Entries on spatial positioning
■ ■ ■ ■ ■ ■ ■

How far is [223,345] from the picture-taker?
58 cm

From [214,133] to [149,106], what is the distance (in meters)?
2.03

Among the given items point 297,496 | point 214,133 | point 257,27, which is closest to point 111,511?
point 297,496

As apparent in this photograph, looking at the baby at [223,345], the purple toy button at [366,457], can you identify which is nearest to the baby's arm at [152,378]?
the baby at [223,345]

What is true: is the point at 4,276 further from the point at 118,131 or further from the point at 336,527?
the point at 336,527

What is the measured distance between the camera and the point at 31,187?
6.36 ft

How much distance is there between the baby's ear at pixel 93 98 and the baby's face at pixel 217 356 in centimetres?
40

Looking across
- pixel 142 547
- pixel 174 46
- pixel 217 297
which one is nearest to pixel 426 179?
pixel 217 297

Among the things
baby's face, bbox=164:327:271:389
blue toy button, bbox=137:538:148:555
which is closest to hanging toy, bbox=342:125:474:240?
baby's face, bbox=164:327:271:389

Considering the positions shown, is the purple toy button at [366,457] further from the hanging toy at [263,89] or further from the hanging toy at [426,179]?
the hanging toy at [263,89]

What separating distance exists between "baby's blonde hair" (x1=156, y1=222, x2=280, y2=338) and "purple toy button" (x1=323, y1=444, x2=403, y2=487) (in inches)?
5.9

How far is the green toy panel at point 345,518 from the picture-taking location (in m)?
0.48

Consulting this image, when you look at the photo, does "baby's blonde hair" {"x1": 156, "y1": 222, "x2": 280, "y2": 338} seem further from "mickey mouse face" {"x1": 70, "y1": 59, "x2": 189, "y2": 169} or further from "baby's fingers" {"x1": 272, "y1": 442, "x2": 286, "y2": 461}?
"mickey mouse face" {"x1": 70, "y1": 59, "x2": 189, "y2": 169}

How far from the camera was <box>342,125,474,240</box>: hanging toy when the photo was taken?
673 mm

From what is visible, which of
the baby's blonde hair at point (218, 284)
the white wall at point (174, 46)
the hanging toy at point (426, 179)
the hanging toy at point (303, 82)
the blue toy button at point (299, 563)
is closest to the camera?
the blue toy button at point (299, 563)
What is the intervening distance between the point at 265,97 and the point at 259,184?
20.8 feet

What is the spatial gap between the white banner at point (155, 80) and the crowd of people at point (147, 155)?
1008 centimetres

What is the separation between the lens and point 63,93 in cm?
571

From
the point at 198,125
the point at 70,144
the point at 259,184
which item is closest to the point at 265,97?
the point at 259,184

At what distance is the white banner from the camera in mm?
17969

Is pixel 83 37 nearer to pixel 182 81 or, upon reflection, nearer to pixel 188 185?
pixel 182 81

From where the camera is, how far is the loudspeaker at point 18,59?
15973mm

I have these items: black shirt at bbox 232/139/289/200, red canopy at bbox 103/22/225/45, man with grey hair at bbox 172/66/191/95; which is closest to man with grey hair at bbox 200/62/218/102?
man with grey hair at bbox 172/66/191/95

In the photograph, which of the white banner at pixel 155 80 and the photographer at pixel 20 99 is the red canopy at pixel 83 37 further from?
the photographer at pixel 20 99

■ ■ ■ ■ ■ ■ ■

- **The request**
Rewrite the lines above, changing each "camera" to "observer" and leaving everything else as it is.

- **Expected answer**
How far is [223,345] from the picture-taker?
58 cm

From [214,133] to [149,106], what is the distance (in meters)?
2.03

Among the given items point 297,496 | point 214,133 | point 257,27, which is closest to point 111,511?
point 297,496

As apparent in this photograph, looking at the baby at [223,345], the purple toy button at [366,457], can you identify which is nearest to the baby's arm at [152,378]?
the baby at [223,345]

What is true: is the point at 4,276 further from the point at 118,131 or further from the point at 336,527?
the point at 336,527

What is the measured distance between the observer and the point at 31,187?
6.36 ft

How much distance is there between the baby's ear at pixel 93 98 and the baby's face at pixel 217 356 in centimetres?
40

Looking across
- pixel 142 547
- pixel 174 46
- pixel 217 297
which one is nearest to pixel 426 179?
pixel 217 297

Among the things
baby's face, bbox=164:327:271:389
blue toy button, bbox=137:538:148:555
which is closest to hanging toy, bbox=342:125:474:240?
baby's face, bbox=164:327:271:389

Considering the positions shown, is the purple toy button at [366,457] further from the hanging toy at [263,89] or further from the hanging toy at [426,179]?
the hanging toy at [263,89]

What separating distance exists between "baby's blonde hair" (x1=156, y1=222, x2=280, y2=338) and "purple toy button" (x1=323, y1=444, x2=403, y2=487) (in inches)?
5.9

How far is the green toy panel at point 345,518 from the picture-taking location (in m)?
0.48

Consulting this image, when you look at the photo, does "baby's blonde hair" {"x1": 156, "y1": 222, "x2": 280, "y2": 338} seem further from "mickey mouse face" {"x1": 70, "y1": 59, "x2": 189, "y2": 169} or further from "baby's fingers" {"x1": 272, "y1": 442, "x2": 286, "y2": 461}?
"mickey mouse face" {"x1": 70, "y1": 59, "x2": 189, "y2": 169}

How far from the observer was <box>342,125,474,240</box>: hanging toy when the photo was taken?
673 mm

From what is visible, which of
the baby's blonde hair at point (218, 284)
the white wall at point (174, 46)
the hanging toy at point (426, 179)
the hanging toy at point (303, 82)
the blue toy button at point (299, 563)
is closest to the observer?
the blue toy button at point (299, 563)
What is the intervening distance between the point at 265,97 and the point at 259,184?
20.8 feet

What is the spatial gap between the white banner at point (155, 80) and the crowd of people at point (147, 155)?
1008 centimetres

What is the separation between the lens and point 63,93 in cm?
571

From
the point at 198,125
the point at 70,144
the point at 259,184
which item is closest to the point at 265,97?
the point at 259,184

At what distance is the white banner from the observer in mm?
17969

Is pixel 83 37 nearer to pixel 182 81 or, upon reflection, nearer to pixel 188 185?
pixel 182 81

From where the observer is, how far is the loudspeaker at point 18,59?
15973mm

I have these items: black shirt at bbox 232/139/289/200, red canopy at bbox 103/22/225/45, man with grey hair at bbox 172/66/191/95; which is closest to man with grey hair at bbox 200/62/218/102?
man with grey hair at bbox 172/66/191/95

In the photograph, which of the white banner at pixel 155 80 and the photographer at pixel 20 99 is the red canopy at pixel 83 37 further from?
the photographer at pixel 20 99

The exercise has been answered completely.